Por Yamiri Rodríguez Madrid
Aun no arrancan las campañas electorales y la violencia política comienza a desbordarse en la entidad veracruzana. Primero fue el atentado que sufrieron en Oluta la diputada local Florencia Martínez Rivera y la Fiscal Regional en Acayucan, mientras comían en un restaurante de ese municipio del sur veracruzano el pasado 2 de febrero.

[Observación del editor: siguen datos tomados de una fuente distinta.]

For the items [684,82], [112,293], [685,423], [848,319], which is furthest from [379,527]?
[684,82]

Después del suceso la legisladora morenista no descartó que se tratase de una revancha política por el trabajo realizado con Morena, y el cual, según sus propias palabras, ha causado una gran molestia en políticos de la región, sin señalar a nadie ni a ningún partido.
Una semana después, el 11 de febrero, se registró el asesinato del precandidato de Morena a la presidencia municipal de Úrsulo Galván, Juan Gilberto Ortiz Parra. A plena luz del día fueron varios tiros los que le propinaron en una céntrica calle del municipio. Inmediatamente, Esteban Ramírez Zepeta, hoy sin cargo partidista, pero el único que se hace presente, salió a pedir justicia a las autoridades. Unas horas después, en un jueves negro, la fiscal veracruzana, Verónica Hernández Giadáns, acompañada del gobernador Cuitláhuac García Jiménez, anunciaron que ya se habían iniciado las indagatorias, de ese asesinato y del atentado contra policías en Orizaba.
Y aunque se insista de que en Veracruz no hay focos rojos, lo cierto es que el ambiente se pone aún más denso, sobre todo cuando el blanco son actores políticos.
Por eso para las autoridades electorales se presenta una triple complejidad: los retos que ya de por sí presenta organizar una elección en un estado tan grande y diverso como el nuestro; en segundo término, por el riesgo que implican los más de 53 mil casos de Covid19 que ya tenemos y, tres, porque la violencia que nos tiene permanentemente en el ojo de los medios nacionales e internacionales, inhibe además la participación ciudadana, el voto.